B. Am 30. Dezember 2024 reichte X. Beschwerde beim Schweizer Presserat ein. Er macht geltend, der Artikel verletze die Ziffer 1 und die Richtlinie 1.1 (Wahrheitssuche) der «Erklärung der Pflichten und Rechte der Journalistinnen und Journalisten» (nachfolgend «Erklärung»).
Zur Begründung schreibt er, die Passage im Text, wonach Sinwar nach dem Terrorüberfall auf israelische Zivilisten erklärt habe, er wolle zu Fuss durch Gaza-Stadt laufen und das israelische Militär sei eingeladen, ihn zu jagen, sei faktenwidrig. Auch dass er seine Dreistigkeit damit unterstrichen habe, dass er unterwegs mit Anwohnern jede Menge Selfies gemacht habe. Sinwar habe sich – so der Beschwerdeführer – im Gegenteil nach dem Überfall versteckt gehalten und sich zu seinem Schutz vermutlich mit – inzwischen getöteten – israelische Geiseln umgeben.

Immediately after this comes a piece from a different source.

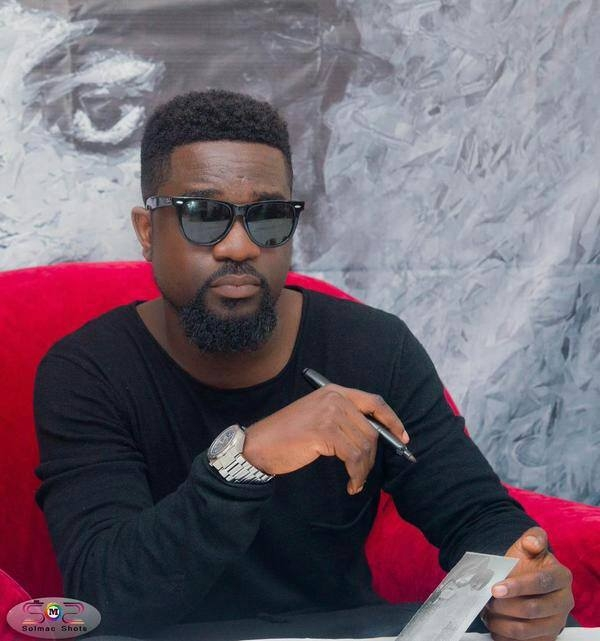 PHOTO: Sarkodie Details How His Sister Forced KK Fosu to Sign Him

Deren Entführung sei der Auslöser zu dem noch immer andauernden Krieg gewesen. Der Text erwähne weder die Geiseln, noch dass deren Entführung Anlass für den Krieg gewesen sei. Die faktenwidrige Schilderung erzeuge ein verzerrtes Bild von Sinwar als furchtloser und volksnaher Anführer der Hamas, dessen folgenreichste Handlungen und Entscheidungen seien im Artikel unbenannt geblieben.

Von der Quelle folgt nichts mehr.